The GC p-value indicates the statistical significance of the test results. A low p-value (typically below 0.05 or 0.01) suggests that the null hypothesis (that X does not Granger cause Y) can be rejected, meaning X significantly helps predict Y.
If the p-value is large, we do not have enough evidence to say that X Granger causes Y.

# Plotting the GC values for easier visualization and interpretation

There are several ways to visually represent Granger Causality (GC) results from your DataFrame containing subject_id, phase_id, and the GC values per window. The best approach depends on what aspects of the results you want to emphasize (e.g., causality strength over time, between variables, or across subjects).
Examples based on saving the GC values, the person_id and the phase_id in a dataframe. GC values per pair saved as a separate feature per row.

**Heatmaps (for GC values between variables)**

A heatmap is useful for showing the strength of Granger causality between variables over different windows for each subject. You can create a heatmap per subject and window, with color intensity representing the GC p-values between each pair of variables.

X-axis: The target variables (e.g., Var1, Var2, Var3, etc.).
Y-axis: The source variables (e.g., Var1, Var2, Var3, etc.).
Color intensity: The GC values (p-values or strength).

In [None]:

import seaborn as sns
import matplotlib.pyplot as plt

# Example GC values for a subject
subject_gc_values = gc_results_df.loc[gc_results_df['subject_id'] == 'subject1']

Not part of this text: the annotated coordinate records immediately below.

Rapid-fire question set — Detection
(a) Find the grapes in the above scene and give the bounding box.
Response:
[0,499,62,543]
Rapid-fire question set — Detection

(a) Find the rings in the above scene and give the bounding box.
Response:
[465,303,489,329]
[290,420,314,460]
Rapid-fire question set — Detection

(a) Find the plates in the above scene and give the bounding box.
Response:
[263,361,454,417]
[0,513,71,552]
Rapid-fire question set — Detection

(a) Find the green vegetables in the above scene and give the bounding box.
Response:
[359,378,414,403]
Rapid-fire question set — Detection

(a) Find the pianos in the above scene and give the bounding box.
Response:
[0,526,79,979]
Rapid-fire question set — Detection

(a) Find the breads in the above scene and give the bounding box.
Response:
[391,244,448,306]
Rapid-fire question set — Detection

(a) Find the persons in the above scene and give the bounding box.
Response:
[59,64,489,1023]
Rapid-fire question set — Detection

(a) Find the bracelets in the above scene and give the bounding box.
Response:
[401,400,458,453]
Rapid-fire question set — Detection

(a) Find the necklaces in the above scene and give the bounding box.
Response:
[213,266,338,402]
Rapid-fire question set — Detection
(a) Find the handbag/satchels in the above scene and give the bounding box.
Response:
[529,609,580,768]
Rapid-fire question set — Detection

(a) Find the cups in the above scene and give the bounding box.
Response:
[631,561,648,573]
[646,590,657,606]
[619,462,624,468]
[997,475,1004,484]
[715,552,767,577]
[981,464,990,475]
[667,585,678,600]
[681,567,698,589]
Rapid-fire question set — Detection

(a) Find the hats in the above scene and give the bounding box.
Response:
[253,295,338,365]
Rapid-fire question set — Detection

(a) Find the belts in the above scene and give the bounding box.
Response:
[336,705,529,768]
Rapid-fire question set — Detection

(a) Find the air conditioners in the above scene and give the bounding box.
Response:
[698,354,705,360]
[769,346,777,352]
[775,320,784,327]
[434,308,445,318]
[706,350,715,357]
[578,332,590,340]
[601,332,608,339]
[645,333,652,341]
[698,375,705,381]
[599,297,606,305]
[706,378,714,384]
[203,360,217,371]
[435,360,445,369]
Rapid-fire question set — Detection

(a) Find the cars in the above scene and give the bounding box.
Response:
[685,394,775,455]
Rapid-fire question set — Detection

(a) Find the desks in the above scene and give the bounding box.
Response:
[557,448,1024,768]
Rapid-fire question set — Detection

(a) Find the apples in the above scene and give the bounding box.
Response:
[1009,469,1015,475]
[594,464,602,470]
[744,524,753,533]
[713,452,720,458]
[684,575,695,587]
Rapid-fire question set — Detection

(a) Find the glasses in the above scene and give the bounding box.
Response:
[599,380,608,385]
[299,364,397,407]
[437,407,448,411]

# Create a heatmap for a specific window
for index, row in subject_gc_values.iterrows():
    window_gc_values = row[4:].values.reshape((num_vars, num_vars))  # Reshape to original matrix size
    sns.heatmap(window_gc_values, annot=True, cmap='coolwarm', xticklabels=variables, yticklabels=variables)
    plt.title(f'Granger Causality for Subject {row["subject_id"]}, Phase {row["phase_id"]}, Window {index}')
    plt.show()




**Line Plot of GC Values Over Time (per variable pair)**

A line plot shows how the strength of causality between variable pairs evolves over time (or windows). This visualization is effective when you want to see trends in GC strength across different windows.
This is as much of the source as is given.